Another preferred embodiment of the invention uses agents that
block the response of T-cells to cytokines. e.g., rapamycin.
Rapamycin may be replaced by immunosuppressants such as
corticosteroids, methotrexate, cyclosporins, tacrolimus,
mycophenolate mofetil, leflunomide, and FTY720.
[0094] The immune system blockade of the invention is used to
prevent GVHD and to enhance chimerism. Since the blockade
suppresses the activity of the donor cells it is preferable to
begin the blockade at approximately the same time as the donor bone
marrow is administered (FIG. 1). The use of immune blockade prior
to transplant is possible but is inefficient.
[0095] Administration of Anti-Lymphocyte Serum (ALS)
[0096] The use of ALS is optional and is intended to enhance the
induction of mixed chimerism ALS is specific to lymphocytes and
suppresses the activity of host and donor immune systems. ALS is
believed to enhance mixed chimerism by generally suppressing the
immune systems and destroying clones of lymphocytes that react to
the host or to the donor. Therefore, it is preferable to add ALS
approximately when donor cells are introduced for the first time,
either in the form of bone marrow cells or cells used for the cell
pretreatment step. ALG, ATG, anti-CD3 mAb (OKT3), anti-CD4, and
anti-CD8 are agents that may be used to replace ALS.

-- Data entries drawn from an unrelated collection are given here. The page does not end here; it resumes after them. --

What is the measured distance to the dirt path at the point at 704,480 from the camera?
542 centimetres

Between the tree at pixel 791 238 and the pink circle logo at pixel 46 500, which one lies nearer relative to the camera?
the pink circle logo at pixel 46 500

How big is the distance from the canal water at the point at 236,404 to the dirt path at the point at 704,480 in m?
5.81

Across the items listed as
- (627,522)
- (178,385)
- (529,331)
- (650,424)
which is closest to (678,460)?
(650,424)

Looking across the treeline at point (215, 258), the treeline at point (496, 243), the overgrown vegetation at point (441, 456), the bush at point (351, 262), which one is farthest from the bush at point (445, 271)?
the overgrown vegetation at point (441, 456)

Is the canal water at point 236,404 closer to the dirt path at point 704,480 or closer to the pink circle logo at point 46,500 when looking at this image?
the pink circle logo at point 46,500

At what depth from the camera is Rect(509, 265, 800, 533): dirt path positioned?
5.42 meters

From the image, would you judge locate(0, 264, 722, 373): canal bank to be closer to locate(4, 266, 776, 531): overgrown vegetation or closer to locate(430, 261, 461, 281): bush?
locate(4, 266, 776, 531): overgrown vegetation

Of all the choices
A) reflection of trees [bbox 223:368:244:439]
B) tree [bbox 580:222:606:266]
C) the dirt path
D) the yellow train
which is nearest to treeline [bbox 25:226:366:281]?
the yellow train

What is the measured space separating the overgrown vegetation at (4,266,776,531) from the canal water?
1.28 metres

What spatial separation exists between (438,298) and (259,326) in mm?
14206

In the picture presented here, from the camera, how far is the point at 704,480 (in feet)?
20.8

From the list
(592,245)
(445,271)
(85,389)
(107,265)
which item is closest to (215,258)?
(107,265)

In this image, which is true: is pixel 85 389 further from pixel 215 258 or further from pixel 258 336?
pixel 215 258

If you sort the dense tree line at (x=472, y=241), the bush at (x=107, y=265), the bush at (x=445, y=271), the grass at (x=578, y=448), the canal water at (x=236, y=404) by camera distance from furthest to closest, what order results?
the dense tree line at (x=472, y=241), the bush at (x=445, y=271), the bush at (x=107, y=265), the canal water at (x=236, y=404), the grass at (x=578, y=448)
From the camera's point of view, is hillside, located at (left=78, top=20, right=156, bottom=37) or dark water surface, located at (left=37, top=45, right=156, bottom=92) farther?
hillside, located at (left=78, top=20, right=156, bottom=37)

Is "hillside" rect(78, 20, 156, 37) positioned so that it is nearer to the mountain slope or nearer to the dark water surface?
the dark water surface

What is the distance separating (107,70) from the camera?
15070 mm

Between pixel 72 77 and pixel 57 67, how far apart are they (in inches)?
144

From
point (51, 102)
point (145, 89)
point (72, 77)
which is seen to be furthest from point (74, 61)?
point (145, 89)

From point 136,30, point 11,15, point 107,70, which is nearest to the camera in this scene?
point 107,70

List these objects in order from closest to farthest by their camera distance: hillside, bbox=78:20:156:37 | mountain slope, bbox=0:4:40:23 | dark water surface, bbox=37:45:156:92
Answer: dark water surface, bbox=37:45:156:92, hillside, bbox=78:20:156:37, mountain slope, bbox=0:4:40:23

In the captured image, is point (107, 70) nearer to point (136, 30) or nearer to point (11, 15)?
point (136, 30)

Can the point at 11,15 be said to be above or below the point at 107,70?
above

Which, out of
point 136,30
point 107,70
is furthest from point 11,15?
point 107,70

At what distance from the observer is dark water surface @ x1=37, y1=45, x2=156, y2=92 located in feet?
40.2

[0097] Rapamycin is preferably used in combination with the ALS
treatment or its equivalent. The use of ALS and/or rapamycin may be
replaced by costimulatory blockades such as anti-CD154 mAb, CTLA4Ig
or anticytokine agents, for example anti-tumor necrosis factor, or
regulatory cytokines, for example transforming growth factor beta
or IL-10.
[0098] Donor Cell Pretreatment in Combination with ALS
[0099] Donor cell pretreatment is optional and may be used to
enhance the induction of mixed chimerism. Donor cells are cells
that display antigens to the recipient immune system that are given
to the recipient prior to the bone marrow transplant. Spleen cells
are useful donor cells but blood or cells taken from blood are also
effective. The mechanism of the enhancement of chimerism is
believed to be that the pretreatment cells trigger the recipient's
immune system to begin to train lymphocytes and to amplify its
response against the donor cells. Once this process is triggered,
agents such as ALS may be added that partially destroy the
recipient immune system's capability to respond to the donor cells.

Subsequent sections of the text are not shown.